## start

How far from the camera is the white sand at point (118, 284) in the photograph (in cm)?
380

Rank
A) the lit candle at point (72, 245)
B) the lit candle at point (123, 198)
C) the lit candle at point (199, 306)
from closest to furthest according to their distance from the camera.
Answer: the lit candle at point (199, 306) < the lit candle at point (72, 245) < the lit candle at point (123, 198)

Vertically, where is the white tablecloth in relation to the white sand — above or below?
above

## end
## start

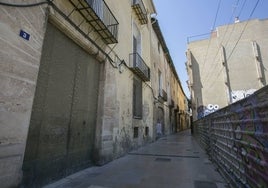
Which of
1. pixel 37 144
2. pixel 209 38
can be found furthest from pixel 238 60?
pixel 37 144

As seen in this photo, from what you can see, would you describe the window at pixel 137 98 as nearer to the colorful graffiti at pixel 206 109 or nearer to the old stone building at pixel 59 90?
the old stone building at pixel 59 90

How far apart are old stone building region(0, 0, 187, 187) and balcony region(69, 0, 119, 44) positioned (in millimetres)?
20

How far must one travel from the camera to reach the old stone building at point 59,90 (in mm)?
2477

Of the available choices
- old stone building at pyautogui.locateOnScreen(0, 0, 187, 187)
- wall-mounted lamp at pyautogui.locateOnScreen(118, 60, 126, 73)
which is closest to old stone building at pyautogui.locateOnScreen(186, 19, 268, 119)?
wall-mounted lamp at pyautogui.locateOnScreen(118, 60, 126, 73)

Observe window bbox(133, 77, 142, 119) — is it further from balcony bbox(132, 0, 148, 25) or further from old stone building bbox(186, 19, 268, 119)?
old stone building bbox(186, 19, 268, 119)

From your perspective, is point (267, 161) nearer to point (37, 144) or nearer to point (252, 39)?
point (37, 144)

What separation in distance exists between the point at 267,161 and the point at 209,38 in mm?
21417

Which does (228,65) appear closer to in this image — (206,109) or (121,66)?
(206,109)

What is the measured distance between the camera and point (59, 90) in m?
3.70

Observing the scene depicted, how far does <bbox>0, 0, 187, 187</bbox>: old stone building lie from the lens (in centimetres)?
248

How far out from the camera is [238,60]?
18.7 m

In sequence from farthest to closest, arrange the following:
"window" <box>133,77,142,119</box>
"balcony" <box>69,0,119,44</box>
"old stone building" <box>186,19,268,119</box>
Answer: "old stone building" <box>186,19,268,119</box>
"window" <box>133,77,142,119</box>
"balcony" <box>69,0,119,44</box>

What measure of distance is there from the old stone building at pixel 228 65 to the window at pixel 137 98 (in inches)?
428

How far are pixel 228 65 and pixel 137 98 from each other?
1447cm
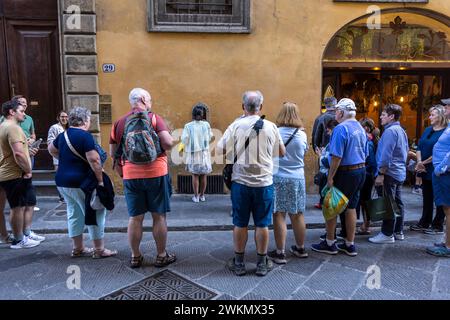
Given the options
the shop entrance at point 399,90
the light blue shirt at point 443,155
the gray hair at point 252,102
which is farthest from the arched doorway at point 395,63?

## end

__Aim__:
Gather each line of the material above that contains the word "lamp", treating uppercase and lowercase letters as different.

__Full solution__:
- wall-mounted lamp at pyautogui.locateOnScreen(118, 60, 126, 73)
wall-mounted lamp at pyautogui.locateOnScreen(118, 60, 126, 73)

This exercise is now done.